The annual awards recognise women transforming the tech industry and Dstl is proud to announce Linda Knutsen, Head of its Exploration Division, is named in the list of 50 trailblazing female leaders.
I am incredibly surprised and delighted to be included in the top 50 inspirational women in tech in the UK, and I am pleased to receive this award for all the inspirational women in Dstl, who undoubtedly will be in the top 50 in the future.
Dstl has undertaken talent management for some time, and rather like a football scout spotting talent of the future, I was one of those people who was spotted 10 years ago as a future leader.
I have been on numerous leadership development courses, mentorship, coaching and more recently the Dstl #mypersonalbest programme to help hone my leadership development and experiences to give me the capability and conviction to apply for Executive positions.
Among those speaking at the event was Hillary Rodham Clinton, Former United States Secretary of State, who took part in ‘A Conversation on Leadership’ panel.

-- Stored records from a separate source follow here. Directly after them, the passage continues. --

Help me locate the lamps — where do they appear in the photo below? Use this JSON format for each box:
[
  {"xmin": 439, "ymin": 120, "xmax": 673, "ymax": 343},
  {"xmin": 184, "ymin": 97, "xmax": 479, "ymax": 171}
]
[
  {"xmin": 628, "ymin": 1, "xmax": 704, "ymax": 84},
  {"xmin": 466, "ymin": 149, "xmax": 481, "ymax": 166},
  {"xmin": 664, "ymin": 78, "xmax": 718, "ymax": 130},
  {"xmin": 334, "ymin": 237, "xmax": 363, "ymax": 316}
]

I think it is very important that senior roles in any organisation represent society at large. It is also important for women to have a role model within their senior leadership, and I take my responsibility of being that role model for our female staff in Dstl very seriously.
I like to think I can be my true self at work at a senior level, and I hope that it inspires women to have confidence in being themselves too.

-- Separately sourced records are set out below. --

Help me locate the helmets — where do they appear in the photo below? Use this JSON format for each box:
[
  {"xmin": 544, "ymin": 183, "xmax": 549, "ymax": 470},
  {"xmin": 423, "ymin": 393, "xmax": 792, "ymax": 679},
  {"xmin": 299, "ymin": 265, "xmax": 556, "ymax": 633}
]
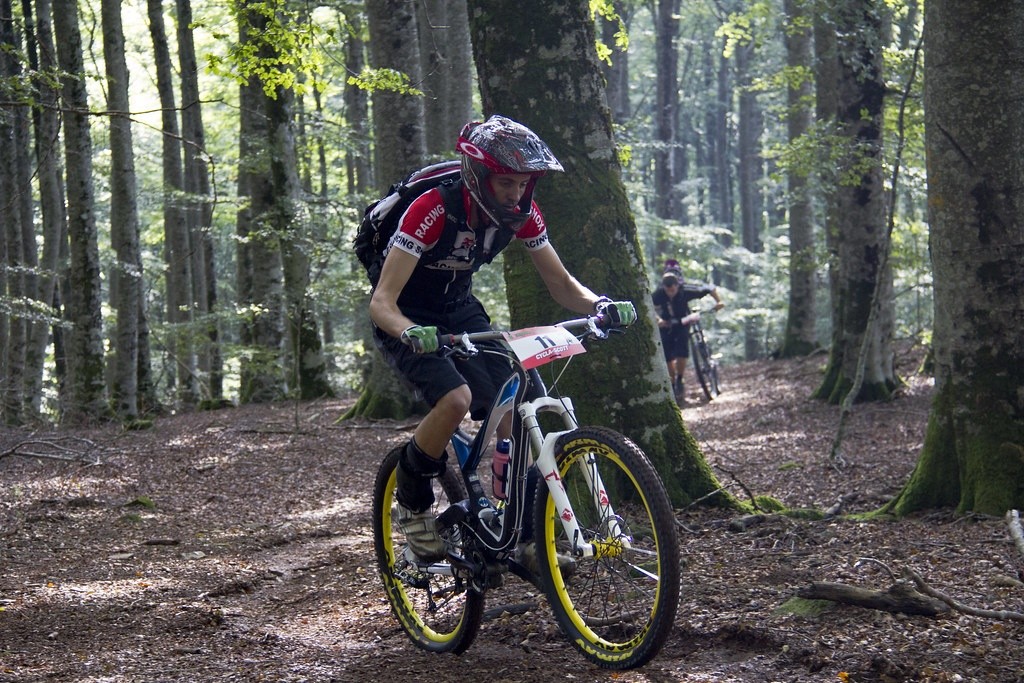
[{"xmin": 456, "ymin": 115, "xmax": 565, "ymax": 235}]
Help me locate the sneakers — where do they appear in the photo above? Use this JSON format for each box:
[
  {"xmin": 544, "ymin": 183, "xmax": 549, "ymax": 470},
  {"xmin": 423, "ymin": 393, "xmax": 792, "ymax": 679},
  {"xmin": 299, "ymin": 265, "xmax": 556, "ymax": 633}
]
[
  {"xmin": 396, "ymin": 490, "xmax": 445, "ymax": 561},
  {"xmin": 521, "ymin": 543, "xmax": 577, "ymax": 577}
]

Inspiring Fifty UK 21 is an initiative that highlights women who are driving the tech industry in the UK. These women are role models to look up to with the initiative bringing more visibility and recognition to them, and helping to increase the diversity in the field of technology. Linda says women should seek out the opportunities, rather than wait for them to appear.
I don’t think that more opportunities should be made available for women - rather that women should see roles that they can make a success of and have the confidence to go for them, and not let their lifestyle, and a perceived lack of assertion, hold them back.